Admittedly, it's a mystery when a painting, whether abstract or not, holds up. The appropriateness of colours and shapes in a certain assembled order remains a subjective criterion. In fact, Isabel Michel's painting neither delivers nor relies on any method to which to cling in order to appreciate it, or above all to comment on it. It's all part of the game. It's an elastic, pulpy painting. Like its forms, it pulsates, grows, compresses or expands, in no particular way. It's a style of painting that bypasses obstacles and boundaries, favouring suppleness, evasiveness and malleability. It's a painting that holds everything and its (chromatic) opposite within the limits of the chosen format.
So can we say everything about it? Everything and its opposite?

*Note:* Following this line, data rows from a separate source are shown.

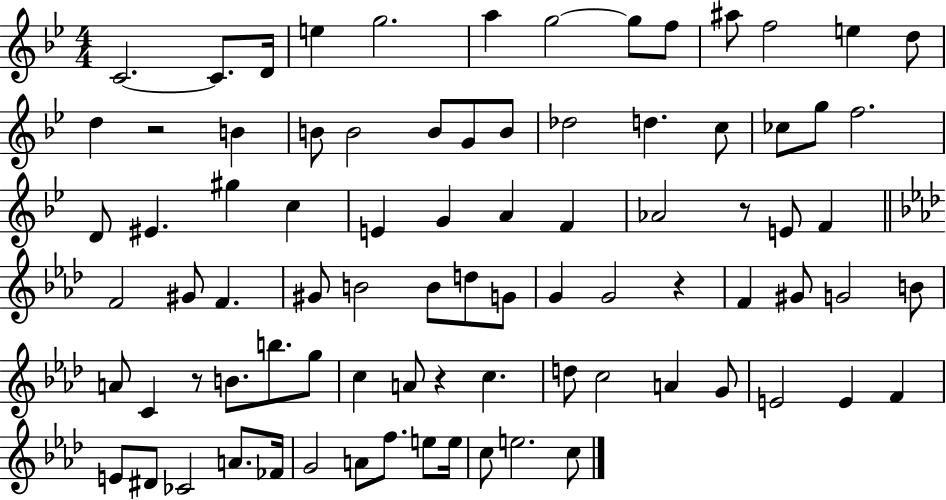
X:1
T:Untitled
M:4/4
L:1/4
K:Bb
C2 C/2 D/4 e g2 a g2 g/2 f/2 ^a/2 f2 e d/2 d z2 B B/2 B2 B/2 G/2 B/2 _d2 d c/2 _c/2 g/2 f2 D/2 ^E ^g c E G A F _A2 z/2 E/2 F F2 ^G/2 F ^G/2 B2 B/2 d/2 G/2 G G2 z F ^G/2 G2 B/2 A/2 C z/2 B/2 b/2 g/2 c A/2 z c d/2 c2 A G/2 E2 E F E/2 ^D/2 _C2 A/2 _F/4 G2 A/2 f/2 e/2 e/4 c/2 e2 c/2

Not really, because this is a painting that is in no way authoritarian, that relies not on a programme, but on colours and their ability to tilt. In short, it doesn't rely on much. All the more so because the whole thing rests on these hemmed shapes and their ability to glide over a terrain (the canvas) considered to be slippery (not fixed, but moving). The interpretation then slips into tune. These forms, fluid, wild, sailing between themselves at their leisure, can be likened to pebbles on the beach or leaves fomenting litter. In these paintings, you can hear a muffled echo of other pictorial genres (landscape painting, still life in particular), provided you admit that the shapes that spread through them have erased, dissolved and reduced all the details (of the objects, of parts of nature), retaining only their vague outlines and revealing the place that things divide between them. A cartography of chance, punctuated by the backwash of brushstrokes and the improvisations of the material, these canvases seem to transcribe or imagine the movement of things as they divide up their place in the world. At least, that's how Isabel Michel's paintings seem to touch the earth, or the sky, or the soul: by painting a picture of what remains once the storms have passed and the blows to the heart have been felt.